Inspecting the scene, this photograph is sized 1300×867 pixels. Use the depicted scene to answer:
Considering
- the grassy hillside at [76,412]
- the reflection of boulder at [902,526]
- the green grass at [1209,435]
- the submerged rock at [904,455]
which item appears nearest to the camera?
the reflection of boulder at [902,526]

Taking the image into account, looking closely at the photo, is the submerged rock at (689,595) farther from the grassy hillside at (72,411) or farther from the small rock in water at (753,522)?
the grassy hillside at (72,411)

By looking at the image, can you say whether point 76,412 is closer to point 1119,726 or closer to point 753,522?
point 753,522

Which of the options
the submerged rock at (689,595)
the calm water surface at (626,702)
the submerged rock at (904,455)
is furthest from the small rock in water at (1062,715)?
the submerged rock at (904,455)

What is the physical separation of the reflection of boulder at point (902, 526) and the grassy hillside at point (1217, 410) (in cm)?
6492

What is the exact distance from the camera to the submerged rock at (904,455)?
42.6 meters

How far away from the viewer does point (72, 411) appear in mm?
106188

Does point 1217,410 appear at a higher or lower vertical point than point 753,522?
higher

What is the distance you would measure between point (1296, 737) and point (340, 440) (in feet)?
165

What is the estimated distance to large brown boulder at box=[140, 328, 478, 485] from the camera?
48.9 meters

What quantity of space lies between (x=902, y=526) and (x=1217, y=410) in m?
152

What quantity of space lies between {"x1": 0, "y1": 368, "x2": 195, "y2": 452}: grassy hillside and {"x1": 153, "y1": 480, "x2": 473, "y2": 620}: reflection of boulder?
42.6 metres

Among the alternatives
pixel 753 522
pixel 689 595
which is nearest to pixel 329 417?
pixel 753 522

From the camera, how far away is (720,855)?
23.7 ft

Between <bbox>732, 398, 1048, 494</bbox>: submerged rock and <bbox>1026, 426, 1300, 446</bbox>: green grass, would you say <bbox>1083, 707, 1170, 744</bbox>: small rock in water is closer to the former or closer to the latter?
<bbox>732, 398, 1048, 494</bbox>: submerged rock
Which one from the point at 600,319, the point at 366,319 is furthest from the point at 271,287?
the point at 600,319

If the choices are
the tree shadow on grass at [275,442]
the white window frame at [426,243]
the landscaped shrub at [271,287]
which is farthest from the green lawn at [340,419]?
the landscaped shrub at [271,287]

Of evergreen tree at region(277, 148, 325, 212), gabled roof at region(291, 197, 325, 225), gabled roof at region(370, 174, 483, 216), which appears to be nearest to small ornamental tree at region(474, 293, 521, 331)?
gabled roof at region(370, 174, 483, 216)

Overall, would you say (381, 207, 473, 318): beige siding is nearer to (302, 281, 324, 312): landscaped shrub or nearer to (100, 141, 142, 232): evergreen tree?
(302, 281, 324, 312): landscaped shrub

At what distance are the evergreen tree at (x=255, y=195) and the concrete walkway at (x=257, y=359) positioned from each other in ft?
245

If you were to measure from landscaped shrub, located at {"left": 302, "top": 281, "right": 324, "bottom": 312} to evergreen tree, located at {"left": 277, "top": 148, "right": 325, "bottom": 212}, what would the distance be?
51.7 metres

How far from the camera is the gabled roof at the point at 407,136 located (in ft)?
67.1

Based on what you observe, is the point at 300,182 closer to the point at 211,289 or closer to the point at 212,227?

**SHORT PROBLEM**.
Rewrite all the records above, changing each occurrence of "evergreen tree" to "pine tree" and leaving every other word unchanged.

**FINAL RESULT**.
Inspecting the scene, this photograph is sized 1300×867 pixels. Use the depicted scene to answer:
Considering
- the grassy hillside at [76,412]
- the reflection of boulder at [902,526]
- the green grass at [1209,435]
- the submerged rock at [904,455]
which item appears nearest to the camera?
the reflection of boulder at [902,526]

Taking the image into account, looking closely at the photo, is the submerged rock at (689,595) farther from the grassy hillside at (72,411) or farther from the small rock in water at (753,522)?
the grassy hillside at (72,411)

By looking at the image, can you say whether point 76,412 is closer to point 1119,726 or closer to point 753,522?
point 753,522

Which of the options
the submerged rock at (689,595)
the calm water surface at (626,702)
the submerged rock at (904,455)
is furthest from the small rock in water at (1062,715)?
the submerged rock at (904,455)

What is the physical separation of the reflection of boulder at point (902, 526) and the grassy hillside at point (1217, 410) (in cm)?
6492

What is the exact distance from the camera to the submerged rock at (904,455)?
42.6 meters

How far away from the viewer does point (72, 411) appear in mm?
106188

Does point 1217,410 appear at a higher or lower vertical point than point 753,522?
higher

What is the distance you would measure between point (1296, 737) and point (340, 440) (in feet)?
165

What is the estimated distance to large brown boulder at box=[140, 328, 478, 485] from the camera?
48.9 meters

What quantity of space lies between (x=902, y=526) and (x=1217, y=410) in m?
152

What quantity of space lies between {"x1": 0, "y1": 368, "x2": 195, "y2": 452}: grassy hillside and {"x1": 153, "y1": 480, "x2": 473, "y2": 620}: reflection of boulder?
42.6 metres

Among the alternatives
pixel 753 522
pixel 689 595
which is nearest to pixel 329 417?
pixel 753 522

From the camera, how far away is (720,855)?
23.7 ft

Between <bbox>732, 398, 1048, 494</bbox>: submerged rock and <bbox>1026, 426, 1300, 446</bbox>: green grass, would you say <bbox>1083, 707, 1170, 744</bbox>: small rock in water is closer to the former or closer to the latter?
<bbox>732, 398, 1048, 494</bbox>: submerged rock
Which one from the point at 600,319, the point at 366,319 is furthest from the point at 271,287?
the point at 600,319

If the choices are
the tree shadow on grass at [275,442]
the white window frame at [426,243]
the landscaped shrub at [271,287]
which is farthest from the green lawn at [340,419]?
the landscaped shrub at [271,287]

Of pine tree at region(277, 148, 325, 212), gabled roof at region(291, 197, 325, 225), gabled roof at region(370, 174, 483, 216), which appears to be nearest to small ornamental tree at region(474, 293, 521, 331)?
gabled roof at region(370, 174, 483, 216)

Overall, would you say (381, 207, 473, 318): beige siding is nearer to (302, 281, 324, 312): landscaped shrub or nearer to (100, 141, 142, 232): pine tree?
(302, 281, 324, 312): landscaped shrub

At what distance are the pine tree at (x=255, y=195) and the concrete walkway at (x=257, y=359) positioned from each other in ft?
245

If you were to measure from landscaped shrub, located at {"left": 302, "top": 281, "right": 324, "bottom": 312} to pine tree, located at {"left": 277, "top": 148, "right": 325, "bottom": 212}, what would the distance be?
51.7 metres

How far from the camera is the gabled roof at the point at 407,136 located (in ft)?
67.1

Based on what you observe, is the point at 300,182 closer to the point at 211,289 or closer to the point at 212,227?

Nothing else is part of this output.